Mesenchymal stem cells (MSCs) have the ability to differentiate into a variety of lineages and to renew themselves without malignant changes, and thus hold potential for many clinical applications. However, it has not been well characterized how different the properties of MSCs are depending on the tissue source in which they resided. We previously reported a novel technique for the prospective MSC isolation from bone marrow, and revealed that a combination of cell surface markers (LNGFR and THY-1) allows the isolation of highly enriched MSC populations. In this study, we isolated LNGFR+ THY-1 + MSCs from synovium using flow cytometry.
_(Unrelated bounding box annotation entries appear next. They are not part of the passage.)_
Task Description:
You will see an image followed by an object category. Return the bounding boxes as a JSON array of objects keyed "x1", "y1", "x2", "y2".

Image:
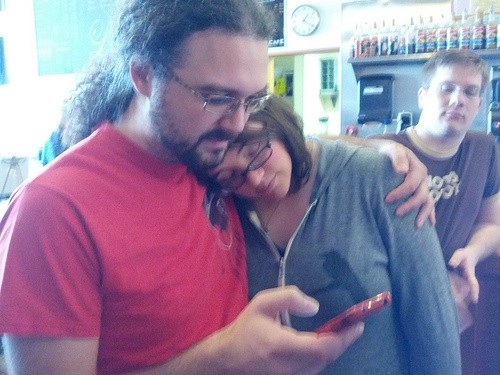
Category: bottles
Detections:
[
  {"x1": 316, "y1": 115, "x2": 329, "y2": 140},
  {"x1": 349, "y1": 0, "x2": 500, "y2": 57}
]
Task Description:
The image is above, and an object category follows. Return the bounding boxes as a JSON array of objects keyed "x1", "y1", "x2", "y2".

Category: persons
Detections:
[
  {"x1": 207, "y1": 92, "x2": 461, "y2": 375},
  {"x1": 370, "y1": 48, "x2": 500, "y2": 304},
  {"x1": 0, "y1": 20, "x2": 436, "y2": 375}
]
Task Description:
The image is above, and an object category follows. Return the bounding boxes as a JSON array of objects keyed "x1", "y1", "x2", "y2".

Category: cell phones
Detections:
[{"x1": 312, "y1": 291, "x2": 393, "y2": 335}]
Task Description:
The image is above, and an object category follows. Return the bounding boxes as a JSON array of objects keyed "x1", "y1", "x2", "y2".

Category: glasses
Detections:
[
  {"x1": 216, "y1": 122, "x2": 273, "y2": 197},
  {"x1": 162, "y1": 69, "x2": 272, "y2": 116}
]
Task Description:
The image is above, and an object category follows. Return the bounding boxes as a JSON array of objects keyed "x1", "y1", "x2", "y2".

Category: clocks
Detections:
[{"x1": 289, "y1": 4, "x2": 321, "y2": 36}]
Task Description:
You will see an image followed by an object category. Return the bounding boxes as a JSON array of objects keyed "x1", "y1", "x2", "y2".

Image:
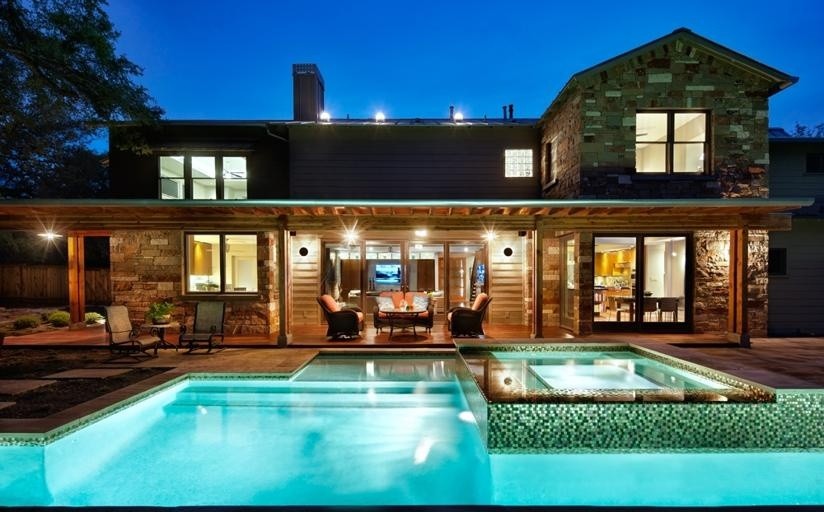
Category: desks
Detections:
[
  {"x1": 381, "y1": 308, "x2": 425, "y2": 340},
  {"x1": 141, "y1": 321, "x2": 181, "y2": 355}
]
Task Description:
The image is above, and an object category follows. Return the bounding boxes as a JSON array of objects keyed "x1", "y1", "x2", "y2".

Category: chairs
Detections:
[
  {"x1": 447, "y1": 292, "x2": 493, "y2": 338},
  {"x1": 103, "y1": 305, "x2": 161, "y2": 362},
  {"x1": 608, "y1": 296, "x2": 684, "y2": 322},
  {"x1": 179, "y1": 302, "x2": 227, "y2": 355},
  {"x1": 316, "y1": 294, "x2": 365, "y2": 339}
]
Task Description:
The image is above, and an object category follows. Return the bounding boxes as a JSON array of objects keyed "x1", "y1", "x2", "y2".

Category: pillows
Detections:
[
  {"x1": 376, "y1": 296, "x2": 394, "y2": 312},
  {"x1": 413, "y1": 296, "x2": 428, "y2": 311}
]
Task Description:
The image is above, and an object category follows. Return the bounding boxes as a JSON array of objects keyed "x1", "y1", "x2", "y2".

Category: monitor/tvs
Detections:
[
  {"x1": 469, "y1": 264, "x2": 486, "y2": 286},
  {"x1": 373, "y1": 262, "x2": 402, "y2": 286}
]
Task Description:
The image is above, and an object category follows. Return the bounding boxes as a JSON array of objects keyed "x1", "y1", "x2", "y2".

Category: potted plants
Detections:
[{"x1": 146, "y1": 301, "x2": 172, "y2": 323}]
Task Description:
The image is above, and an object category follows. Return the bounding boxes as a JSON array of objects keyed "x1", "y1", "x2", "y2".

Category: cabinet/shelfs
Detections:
[{"x1": 594, "y1": 252, "x2": 632, "y2": 287}]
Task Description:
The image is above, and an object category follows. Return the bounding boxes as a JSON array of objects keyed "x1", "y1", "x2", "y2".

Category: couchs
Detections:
[{"x1": 375, "y1": 291, "x2": 433, "y2": 333}]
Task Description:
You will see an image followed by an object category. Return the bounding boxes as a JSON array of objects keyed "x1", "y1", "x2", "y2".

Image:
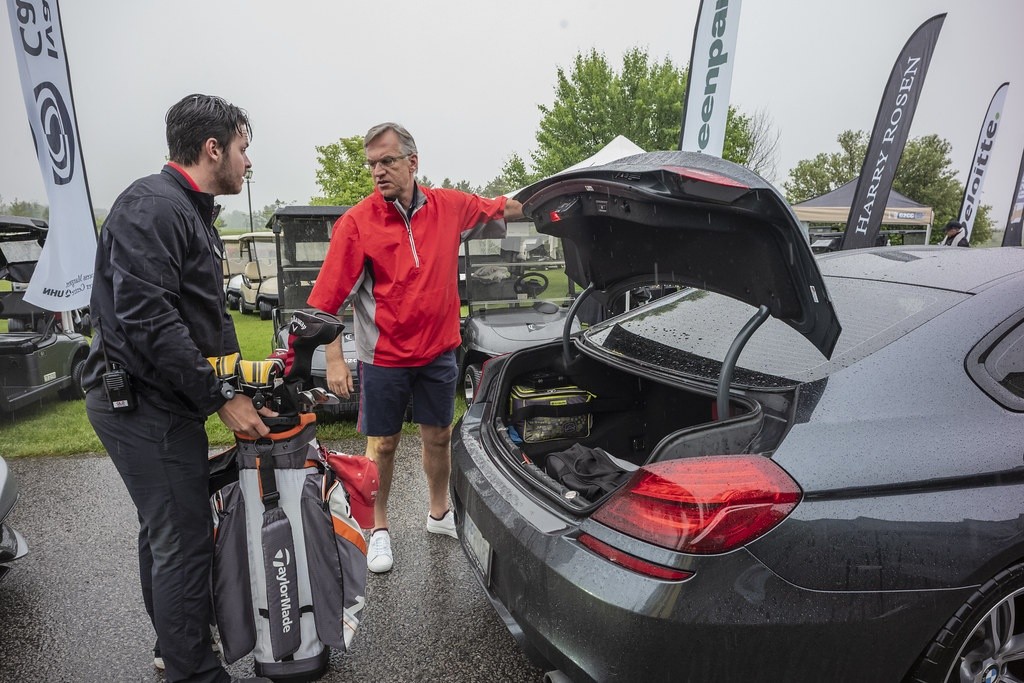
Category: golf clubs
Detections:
[{"x1": 299, "y1": 387, "x2": 341, "y2": 413}]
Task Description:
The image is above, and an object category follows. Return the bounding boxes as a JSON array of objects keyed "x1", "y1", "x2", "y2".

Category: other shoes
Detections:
[
  {"x1": 232, "y1": 676, "x2": 273, "y2": 683},
  {"x1": 155, "y1": 633, "x2": 218, "y2": 669}
]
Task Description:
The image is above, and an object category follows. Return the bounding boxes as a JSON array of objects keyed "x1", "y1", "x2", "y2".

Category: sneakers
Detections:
[
  {"x1": 427, "y1": 510, "x2": 459, "y2": 539},
  {"x1": 367, "y1": 528, "x2": 393, "y2": 573}
]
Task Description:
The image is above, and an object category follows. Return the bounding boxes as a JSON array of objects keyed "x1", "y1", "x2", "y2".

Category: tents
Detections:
[
  {"x1": 485, "y1": 134, "x2": 647, "y2": 260},
  {"x1": 791, "y1": 175, "x2": 934, "y2": 245}
]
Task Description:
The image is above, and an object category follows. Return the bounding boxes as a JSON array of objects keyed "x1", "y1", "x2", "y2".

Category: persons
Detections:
[
  {"x1": 78, "y1": 92, "x2": 279, "y2": 682},
  {"x1": 306, "y1": 122, "x2": 535, "y2": 572},
  {"x1": 942, "y1": 221, "x2": 969, "y2": 247}
]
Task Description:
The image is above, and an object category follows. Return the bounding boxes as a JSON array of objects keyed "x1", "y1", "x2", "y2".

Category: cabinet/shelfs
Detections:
[{"x1": 463, "y1": 217, "x2": 575, "y2": 314}]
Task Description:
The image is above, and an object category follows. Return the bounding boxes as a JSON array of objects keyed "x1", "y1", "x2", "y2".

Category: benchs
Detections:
[
  {"x1": 0, "y1": 293, "x2": 57, "y2": 354},
  {"x1": 240, "y1": 259, "x2": 289, "y2": 303},
  {"x1": 223, "y1": 258, "x2": 248, "y2": 284}
]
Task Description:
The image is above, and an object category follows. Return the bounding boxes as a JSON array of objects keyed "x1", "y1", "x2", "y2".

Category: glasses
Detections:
[{"x1": 364, "y1": 154, "x2": 411, "y2": 170}]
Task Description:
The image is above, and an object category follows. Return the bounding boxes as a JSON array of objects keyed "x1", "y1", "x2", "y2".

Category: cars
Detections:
[{"x1": 446, "y1": 148, "x2": 1023, "y2": 681}]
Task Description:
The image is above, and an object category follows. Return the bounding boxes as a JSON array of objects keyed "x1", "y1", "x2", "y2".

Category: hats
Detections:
[
  {"x1": 943, "y1": 222, "x2": 961, "y2": 230},
  {"x1": 327, "y1": 454, "x2": 379, "y2": 529}
]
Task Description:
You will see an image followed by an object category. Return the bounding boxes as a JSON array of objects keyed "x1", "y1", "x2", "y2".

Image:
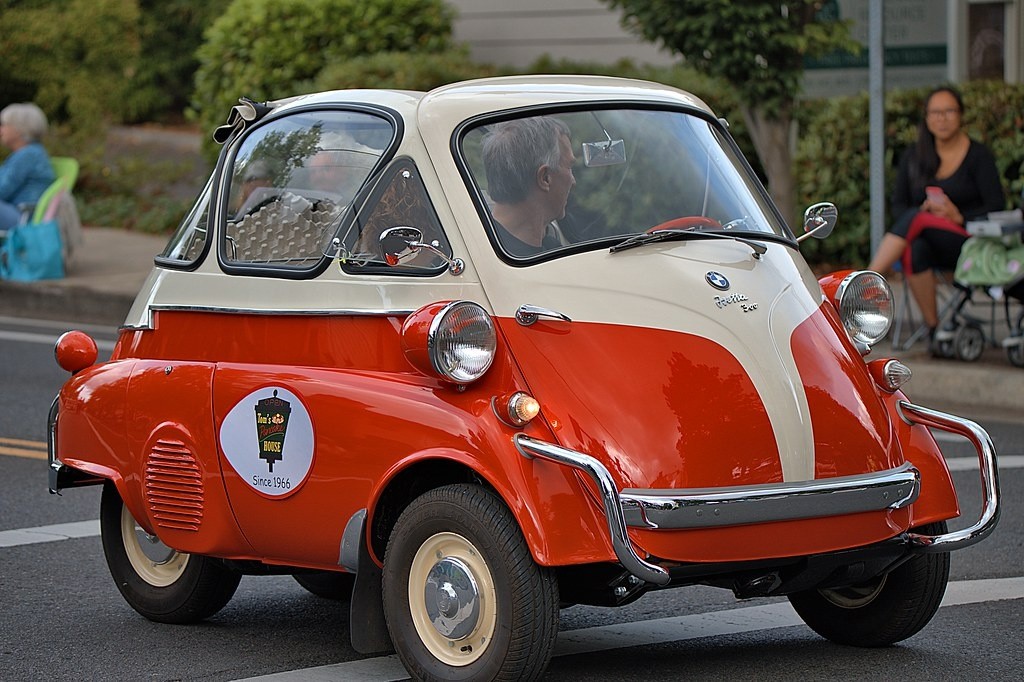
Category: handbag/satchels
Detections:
[{"x1": 0, "y1": 219, "x2": 66, "y2": 282}]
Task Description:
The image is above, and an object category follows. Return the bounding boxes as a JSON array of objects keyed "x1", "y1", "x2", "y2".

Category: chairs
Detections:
[
  {"x1": 0, "y1": 155, "x2": 78, "y2": 237},
  {"x1": 893, "y1": 262, "x2": 1003, "y2": 351}
]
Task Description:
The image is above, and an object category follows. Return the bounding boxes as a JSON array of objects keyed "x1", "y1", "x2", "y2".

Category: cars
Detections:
[{"x1": 47, "y1": 74, "x2": 1002, "y2": 682}]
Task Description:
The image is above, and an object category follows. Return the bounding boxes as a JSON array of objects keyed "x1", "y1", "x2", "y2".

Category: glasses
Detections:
[{"x1": 929, "y1": 108, "x2": 957, "y2": 120}]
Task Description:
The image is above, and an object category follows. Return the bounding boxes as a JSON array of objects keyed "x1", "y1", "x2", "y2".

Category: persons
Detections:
[
  {"x1": 863, "y1": 84, "x2": 1009, "y2": 356},
  {"x1": 240, "y1": 159, "x2": 279, "y2": 217},
  {"x1": 0, "y1": 102, "x2": 58, "y2": 235},
  {"x1": 480, "y1": 115, "x2": 578, "y2": 258},
  {"x1": 306, "y1": 147, "x2": 352, "y2": 195}
]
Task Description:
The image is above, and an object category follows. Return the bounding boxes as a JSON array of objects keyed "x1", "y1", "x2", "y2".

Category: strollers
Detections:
[{"x1": 929, "y1": 211, "x2": 1023, "y2": 367}]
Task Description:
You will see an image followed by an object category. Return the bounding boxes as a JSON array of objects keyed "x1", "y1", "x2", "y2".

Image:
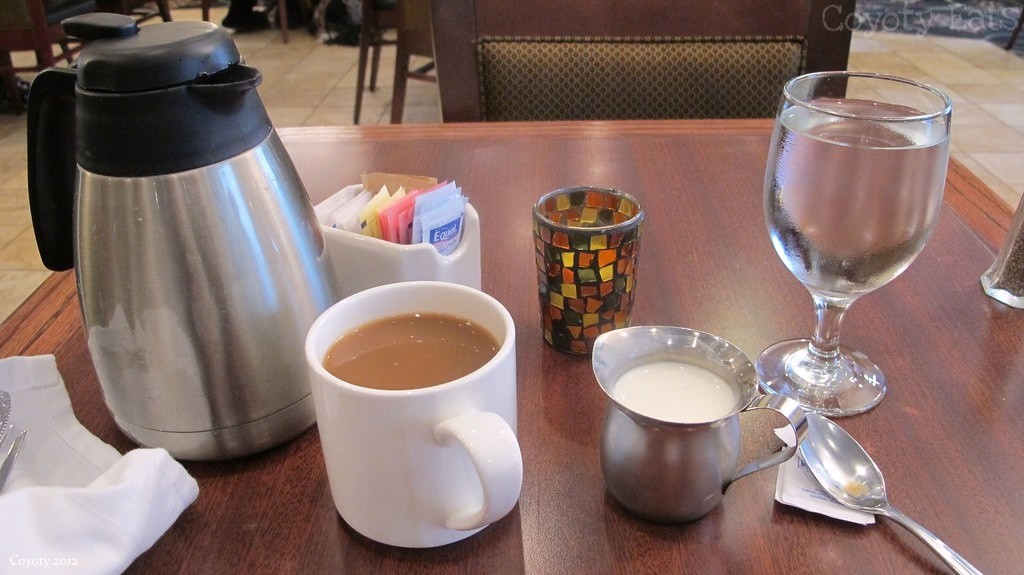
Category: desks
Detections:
[{"x1": 0, "y1": 120, "x2": 1024, "y2": 575}]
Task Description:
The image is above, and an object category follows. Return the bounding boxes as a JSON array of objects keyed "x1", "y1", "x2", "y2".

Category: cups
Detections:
[
  {"x1": 592, "y1": 326, "x2": 809, "y2": 522},
  {"x1": 533, "y1": 186, "x2": 643, "y2": 355},
  {"x1": 305, "y1": 281, "x2": 523, "y2": 548}
]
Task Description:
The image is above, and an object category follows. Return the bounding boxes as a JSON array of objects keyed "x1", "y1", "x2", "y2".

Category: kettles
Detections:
[{"x1": 27, "y1": 13, "x2": 339, "y2": 460}]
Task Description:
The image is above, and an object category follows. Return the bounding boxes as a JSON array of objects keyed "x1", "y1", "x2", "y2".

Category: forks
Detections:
[{"x1": 0, "y1": 423, "x2": 26, "y2": 491}]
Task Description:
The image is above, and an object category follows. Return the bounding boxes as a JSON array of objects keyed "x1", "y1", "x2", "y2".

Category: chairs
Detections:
[{"x1": 429, "y1": 0, "x2": 855, "y2": 125}]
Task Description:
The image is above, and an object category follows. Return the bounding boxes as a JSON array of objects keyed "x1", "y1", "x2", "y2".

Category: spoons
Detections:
[{"x1": 800, "y1": 411, "x2": 984, "y2": 575}]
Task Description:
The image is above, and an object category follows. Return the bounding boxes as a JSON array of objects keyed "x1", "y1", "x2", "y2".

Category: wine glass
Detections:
[{"x1": 755, "y1": 71, "x2": 952, "y2": 418}]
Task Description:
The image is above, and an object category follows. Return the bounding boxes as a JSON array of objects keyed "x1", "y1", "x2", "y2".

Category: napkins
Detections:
[{"x1": 0, "y1": 351, "x2": 201, "y2": 575}]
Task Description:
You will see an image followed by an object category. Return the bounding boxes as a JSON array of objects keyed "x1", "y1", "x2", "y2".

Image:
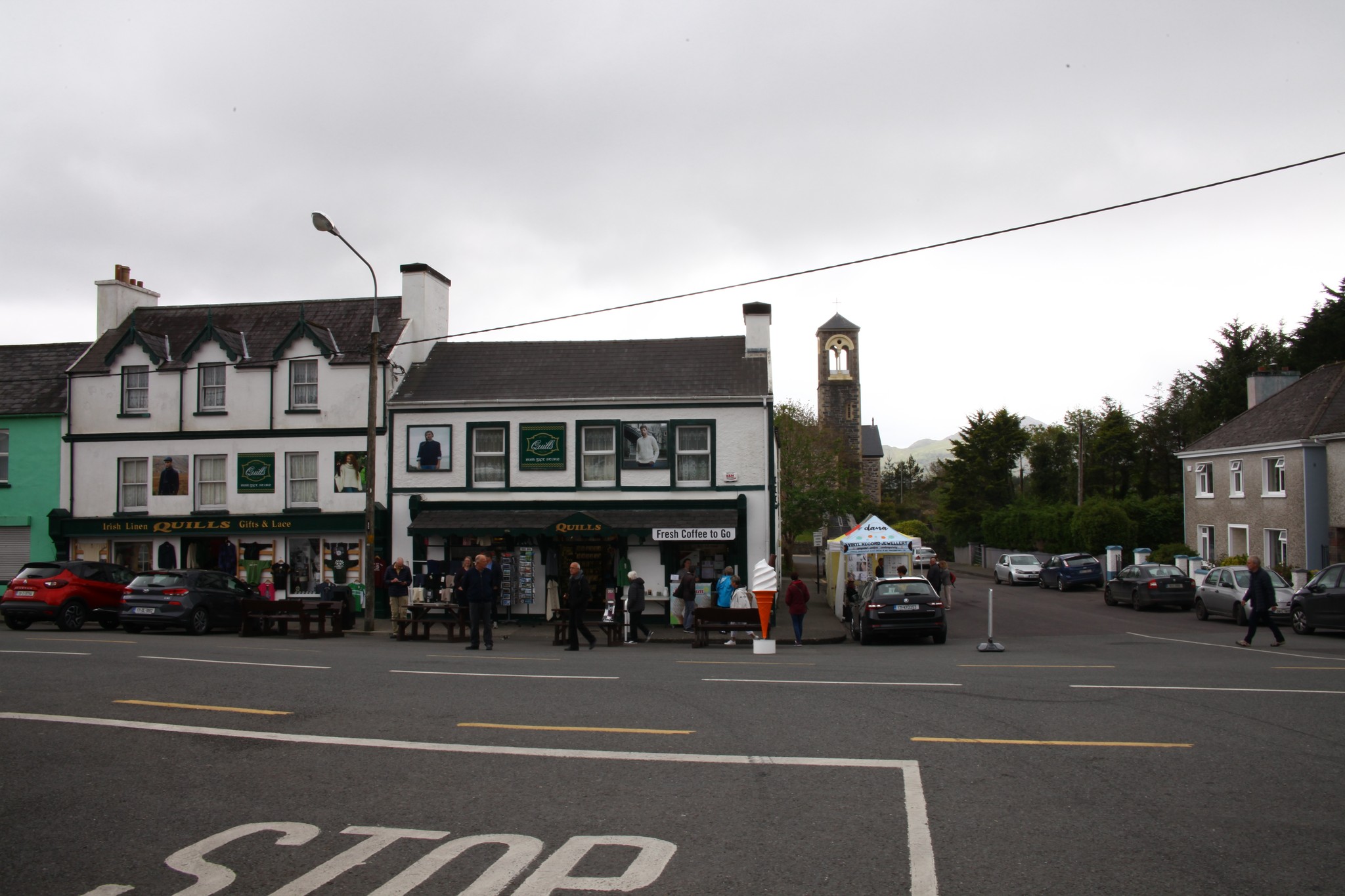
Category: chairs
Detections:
[{"x1": 907, "y1": 585, "x2": 917, "y2": 593}]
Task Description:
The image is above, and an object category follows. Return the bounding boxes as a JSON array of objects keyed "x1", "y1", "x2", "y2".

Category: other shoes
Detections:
[
  {"x1": 564, "y1": 646, "x2": 579, "y2": 651},
  {"x1": 465, "y1": 645, "x2": 479, "y2": 650},
  {"x1": 720, "y1": 631, "x2": 727, "y2": 635},
  {"x1": 945, "y1": 607, "x2": 951, "y2": 611},
  {"x1": 794, "y1": 640, "x2": 802, "y2": 646},
  {"x1": 493, "y1": 622, "x2": 498, "y2": 628},
  {"x1": 589, "y1": 637, "x2": 596, "y2": 650},
  {"x1": 684, "y1": 628, "x2": 695, "y2": 633},
  {"x1": 486, "y1": 644, "x2": 492, "y2": 650},
  {"x1": 624, "y1": 639, "x2": 638, "y2": 644},
  {"x1": 646, "y1": 631, "x2": 653, "y2": 642}
]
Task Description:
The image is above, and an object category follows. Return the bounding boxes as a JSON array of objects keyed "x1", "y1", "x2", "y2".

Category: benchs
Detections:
[
  {"x1": 548, "y1": 620, "x2": 619, "y2": 646},
  {"x1": 237, "y1": 598, "x2": 344, "y2": 637},
  {"x1": 689, "y1": 623, "x2": 770, "y2": 645},
  {"x1": 391, "y1": 618, "x2": 468, "y2": 641}
]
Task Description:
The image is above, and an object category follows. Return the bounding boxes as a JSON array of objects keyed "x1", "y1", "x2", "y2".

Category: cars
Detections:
[
  {"x1": 1104, "y1": 564, "x2": 1196, "y2": 612},
  {"x1": 1194, "y1": 564, "x2": 1297, "y2": 627},
  {"x1": 912, "y1": 548, "x2": 938, "y2": 569},
  {"x1": 1289, "y1": 563, "x2": 1345, "y2": 635},
  {"x1": 994, "y1": 554, "x2": 1044, "y2": 586}
]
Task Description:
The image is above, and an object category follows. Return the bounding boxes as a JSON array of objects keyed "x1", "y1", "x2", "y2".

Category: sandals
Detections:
[
  {"x1": 1270, "y1": 641, "x2": 1286, "y2": 647},
  {"x1": 1235, "y1": 641, "x2": 1251, "y2": 647}
]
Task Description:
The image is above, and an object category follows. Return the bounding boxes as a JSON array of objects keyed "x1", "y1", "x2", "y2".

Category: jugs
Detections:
[{"x1": 663, "y1": 587, "x2": 669, "y2": 597}]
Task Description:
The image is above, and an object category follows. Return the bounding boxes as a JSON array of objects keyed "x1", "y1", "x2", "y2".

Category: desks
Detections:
[
  {"x1": 621, "y1": 593, "x2": 670, "y2": 627},
  {"x1": 404, "y1": 605, "x2": 467, "y2": 641},
  {"x1": 552, "y1": 607, "x2": 627, "y2": 643},
  {"x1": 695, "y1": 607, "x2": 774, "y2": 648}
]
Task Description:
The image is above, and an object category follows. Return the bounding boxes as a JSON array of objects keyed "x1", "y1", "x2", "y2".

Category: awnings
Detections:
[{"x1": 407, "y1": 508, "x2": 741, "y2": 539}]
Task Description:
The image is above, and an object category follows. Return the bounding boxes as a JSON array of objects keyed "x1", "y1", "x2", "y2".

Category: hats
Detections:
[{"x1": 790, "y1": 572, "x2": 799, "y2": 580}]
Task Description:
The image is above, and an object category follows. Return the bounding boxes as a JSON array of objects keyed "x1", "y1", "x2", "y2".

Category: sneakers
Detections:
[
  {"x1": 724, "y1": 639, "x2": 736, "y2": 645},
  {"x1": 752, "y1": 636, "x2": 759, "y2": 645}
]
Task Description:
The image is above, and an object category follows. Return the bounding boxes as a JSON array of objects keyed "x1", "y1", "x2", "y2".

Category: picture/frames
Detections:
[{"x1": 406, "y1": 425, "x2": 452, "y2": 472}]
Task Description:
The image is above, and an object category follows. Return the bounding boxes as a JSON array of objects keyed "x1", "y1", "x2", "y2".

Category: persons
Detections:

The results show that the synovium tissue contained a significantly larger percentage of LNGFR + THY-1 + MSCs. We examined the colony formation and differentiation abilities of bone marrow-derived MSCs (BM-MSCs) and synovium-derived MSCs (SYN-MSCs) isolated from the same patients. Both types of MSCs exhibited a marked propensity to differentiate into specific lineages. BM-MSCs were preferentially differentiated into bone, while in the SYN-MSC culture, enhanced adipogenic and chondrogenic differentiation was observed. These data suggest that the tissue from which MSCs are isolated should be tailored according to their intended clinical therapeutic application.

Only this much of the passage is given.